İtalya'yı 1911'de Trablusgarp'a karşı harekete geçiren en önemli olay, Fas meselesinin alevlenmiş olmasıydı. İtalya'nın daha 1900'de Fransa ile yaptığı gizli antlaşmaya göre, Fransa Fas'ta yeni menfaatler elde ederse, İtalya da Trablusgarp için harekete geçecekti. Bu antlaşma ile Trablusgarp İtalya'ya vaat edilmiş oluyordu. 24 Nisan 1911'de Fransız ordusu Fas'a girdi. İtalya kamuoyunda, Fas'ın da Fransa tarafından kapılmış olduğunun duyulması bir anda hükümeti devirecek kadar şiddetli bir etki yaratınca Giolitti hükümeti uzun zamandır hazırlanan ihtiraslarını açığa vurmaya mecbur kaldı. Bu durum Trablusgarp'a karşı harekete geçmek için sabırsızlanan İtalyan kamuoyunu daha da şiddetlendirerek İtalyanların savaş kararı almasında etkili oldu.

##############################

Verilen görev: İtalya'nın 1911'de Trablusgarp'a karşı harekete geçmesini anlatan metni son cümlesinin ardından devam ettirin.

Veri içeriği:
##############################

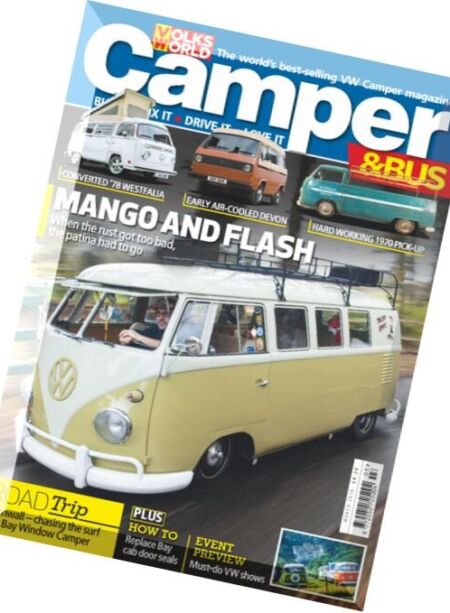 VW Camper & Bus – March 2016 Cover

##############################

Alıştırma sonucu:
Trablusgarp Savaşı sırasındaki İtalyan Başbakanı Giolitti hatıralarında; işin iç yüzünü bilmeyenlerin Trablusgarp'a gitme kararının birdenbire verildiğini söylediklerini fakat işin aslının böyle olmadığını, kendilerinin İngiltere ile Mısır, Fransa ile de Fas meselesini müzakere ederken kendileri için birtakım haklar aldıklarını ve bunu büyük devletlere tasdik ettirdiklerini, Fransa'nın Fas'a girmesinden sonra kendileri açısından vaktin gelmiş olduğunu, zira kendileri Trablusgarp'a gitmemiş olsalardı, diğer bir Avrupa devletinin burayı mutlaka işgal edeceğini, Tunus‟un Fransızlar tarafından işgalinin kendilerinde yarattığı hayal kırıklığını bir daha yaşamak istemediklerini ve bu durumda bir Avrupa devleti ile savaşmak zorunda kalacaklarını, bunun da Osmanlı Devleti ile savaşmaktan daha zor olacağını belirtmişti.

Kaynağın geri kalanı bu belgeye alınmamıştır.